__Goal__.
Arrange all of the data below into a numbered list, leaving out the blank lines.

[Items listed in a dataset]
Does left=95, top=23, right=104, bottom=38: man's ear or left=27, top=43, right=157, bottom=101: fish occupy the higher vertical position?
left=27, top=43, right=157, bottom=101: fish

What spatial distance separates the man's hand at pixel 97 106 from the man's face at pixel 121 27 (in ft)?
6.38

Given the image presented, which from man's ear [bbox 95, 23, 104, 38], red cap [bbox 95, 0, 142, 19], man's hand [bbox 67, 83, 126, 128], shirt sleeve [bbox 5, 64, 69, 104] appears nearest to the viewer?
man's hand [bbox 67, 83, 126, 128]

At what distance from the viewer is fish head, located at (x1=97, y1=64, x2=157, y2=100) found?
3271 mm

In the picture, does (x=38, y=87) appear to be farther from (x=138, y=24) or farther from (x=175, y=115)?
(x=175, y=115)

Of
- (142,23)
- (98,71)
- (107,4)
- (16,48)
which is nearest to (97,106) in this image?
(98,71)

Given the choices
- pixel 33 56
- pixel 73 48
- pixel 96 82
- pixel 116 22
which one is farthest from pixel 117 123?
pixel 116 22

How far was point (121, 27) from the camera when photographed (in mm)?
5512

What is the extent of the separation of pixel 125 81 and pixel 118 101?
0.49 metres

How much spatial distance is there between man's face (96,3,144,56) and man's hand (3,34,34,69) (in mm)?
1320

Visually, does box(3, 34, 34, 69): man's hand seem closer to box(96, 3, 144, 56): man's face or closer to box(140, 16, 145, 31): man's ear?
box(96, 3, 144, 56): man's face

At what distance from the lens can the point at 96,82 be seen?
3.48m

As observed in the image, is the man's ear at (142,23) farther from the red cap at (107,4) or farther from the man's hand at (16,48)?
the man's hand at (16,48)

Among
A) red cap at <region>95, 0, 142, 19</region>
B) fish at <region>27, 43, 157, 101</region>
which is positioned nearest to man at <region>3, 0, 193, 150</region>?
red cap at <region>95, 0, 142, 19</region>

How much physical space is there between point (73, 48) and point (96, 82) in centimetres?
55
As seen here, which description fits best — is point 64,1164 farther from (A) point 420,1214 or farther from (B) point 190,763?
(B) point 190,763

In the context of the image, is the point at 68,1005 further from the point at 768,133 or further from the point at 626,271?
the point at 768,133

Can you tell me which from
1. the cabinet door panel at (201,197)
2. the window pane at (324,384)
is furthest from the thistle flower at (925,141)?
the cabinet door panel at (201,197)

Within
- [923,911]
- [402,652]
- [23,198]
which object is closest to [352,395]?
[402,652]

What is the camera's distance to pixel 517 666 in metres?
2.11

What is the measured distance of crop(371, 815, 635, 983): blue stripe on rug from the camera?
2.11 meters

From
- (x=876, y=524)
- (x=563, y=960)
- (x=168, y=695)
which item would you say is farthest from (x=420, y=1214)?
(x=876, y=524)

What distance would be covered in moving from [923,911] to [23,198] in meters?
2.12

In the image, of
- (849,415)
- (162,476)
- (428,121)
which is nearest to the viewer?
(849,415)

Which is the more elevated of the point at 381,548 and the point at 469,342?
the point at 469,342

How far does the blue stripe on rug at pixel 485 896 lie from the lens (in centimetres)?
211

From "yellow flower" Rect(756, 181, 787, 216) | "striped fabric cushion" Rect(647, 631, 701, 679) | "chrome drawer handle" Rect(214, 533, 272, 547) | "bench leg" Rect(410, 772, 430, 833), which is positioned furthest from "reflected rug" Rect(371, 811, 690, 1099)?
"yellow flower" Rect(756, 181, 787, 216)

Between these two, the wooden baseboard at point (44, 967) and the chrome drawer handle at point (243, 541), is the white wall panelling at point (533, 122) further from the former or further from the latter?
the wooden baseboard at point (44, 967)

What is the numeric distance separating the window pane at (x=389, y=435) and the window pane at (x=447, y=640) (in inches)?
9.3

__Exercise response__.
1. Does left=95, top=23, right=104, bottom=38: man's ear or left=27, top=43, right=157, bottom=101: fish occupy the higher vertical position?
2. left=27, top=43, right=157, bottom=101: fish
3. What spatial distance separates the man's hand at pixel 97 106 from the man's face at pixel 121 27 (in ft)?
4. 6.38
5. Given the image presented, which from man's ear [bbox 95, 23, 104, 38], red cap [bbox 95, 0, 142, 19], man's hand [bbox 67, 83, 126, 128], shirt sleeve [bbox 5, 64, 69, 104] appears nearest to the viewer?
6. man's hand [bbox 67, 83, 126, 128]
7. At what distance from the viewer is fish head, located at (x1=97, y1=64, x2=157, y2=100) found?
8. 3271 mm
9. In the picture, does (x=38, y=87) appear to be farther from (x=138, y=24) or farther from (x=175, y=115)?
10. (x=175, y=115)
11. Of
12. - (142,23)
13. - (98,71)
14. - (107,4)
15. - (16,48)
16. which is nearest to (97,106) in this image?
17. (98,71)
18. Given the choices
19. - pixel 33 56
20. - pixel 73 48
21. - pixel 96 82
22. - pixel 116 22
23. which one is farthest from pixel 117 123?
24. pixel 116 22
25. How far was point (121, 27) from the camera when photographed (in mm)?
26. 5512
27. What is the extent of the separation of pixel 125 81 and pixel 118 101?
28. 0.49 metres
29. How much spatial distance is there between man's face (96,3,144,56) and man's hand (3,34,34,69) (in mm)?
30. 1320
31. Visually, does box(3, 34, 34, 69): man's hand seem closer to box(96, 3, 144, 56): man's face or closer to box(140, 16, 145, 31): man's ear?
32. box(96, 3, 144, 56): man's face
33. At what distance from the lens can the point at 96,82 be seen?
34. 3.48m
35. As observed in the image, is the man's ear at (142,23) farther from the red cap at (107,4) or farther from the man's hand at (16,48)?
36. the man's hand at (16,48)
37. Among
38. A) red cap at <region>95, 0, 142, 19</region>
39. B) fish at <region>27, 43, 157, 101</region>
40. which is positioned nearest to man at <region>3, 0, 193, 150</region>?
41. red cap at <region>95, 0, 142, 19</region>
42. How much physical space is there between point (73, 48) and point (96, 82) in centimetres?
43. 55
44. As seen here, which description fits best — is point 64,1164 farther from (A) point 420,1214 or farther from (B) point 190,763?
45. (B) point 190,763
46. In the context of the image, is the point at 68,1005 further from the point at 768,133 or further from the point at 626,271?
47. the point at 768,133
48. Can you tell me which from
49. 1. the cabinet door panel at (201,197)
50. 2. the window pane at (324,384)
51. is furthest from the thistle flower at (925,141)?
52. the cabinet door panel at (201,197)
53. Within
54. - [923,911]
55. - [402,652]
56. - [23,198]
57. which object is closest to [352,395]?
58. [402,652]
59. What is the camera's distance to pixel 517 666 in metres?
60. 2.11
61. What is the measured distance of crop(371, 815, 635, 983): blue stripe on rug from the camera?
62. 2.11 meters
63. From
64. - (x=876, y=524)
65. - (x=563, y=960)
66. - (x=168, y=695)
67. which item would you say is farthest from (x=420, y=1214)?
68. (x=876, y=524)
69. What distance would be covered in moving from [923,911] to [23,198] in meters?
70. 2.12
71. In the image, of
72. - (849,415)
73. - (162,476)
74. - (428,121)
75. which is nearest to the viewer?
76. (849,415)
77. Which is the more elevated of the point at 381,548 and the point at 469,342?
78. the point at 469,342
79. How far does the blue stripe on rug at pixel 485 896 lie from the lens (in centimetres)?
80. 211
81. From "yellow flower" Rect(756, 181, 787, 216) | "striped fabric cushion" Rect(647, 631, 701, 679) | "chrome drawer handle" Rect(214, 533, 272, 547) | "bench leg" Rect(410, 772, 430, 833), which is positioned furthest from "reflected rug" Rect(371, 811, 690, 1099)?
82. "yellow flower" Rect(756, 181, 787, 216)
83. Between these two, the wooden baseboard at point (44, 967) and the chrome drawer handle at point (243, 541), is the white wall panelling at point (533, 122) further from the former or further from the latter?
84. the wooden baseboard at point (44, 967)
85. What is the numeric distance separating the window pane at (x=389, y=435) and the window pane at (x=447, y=640) (in inches)?
86. 9.3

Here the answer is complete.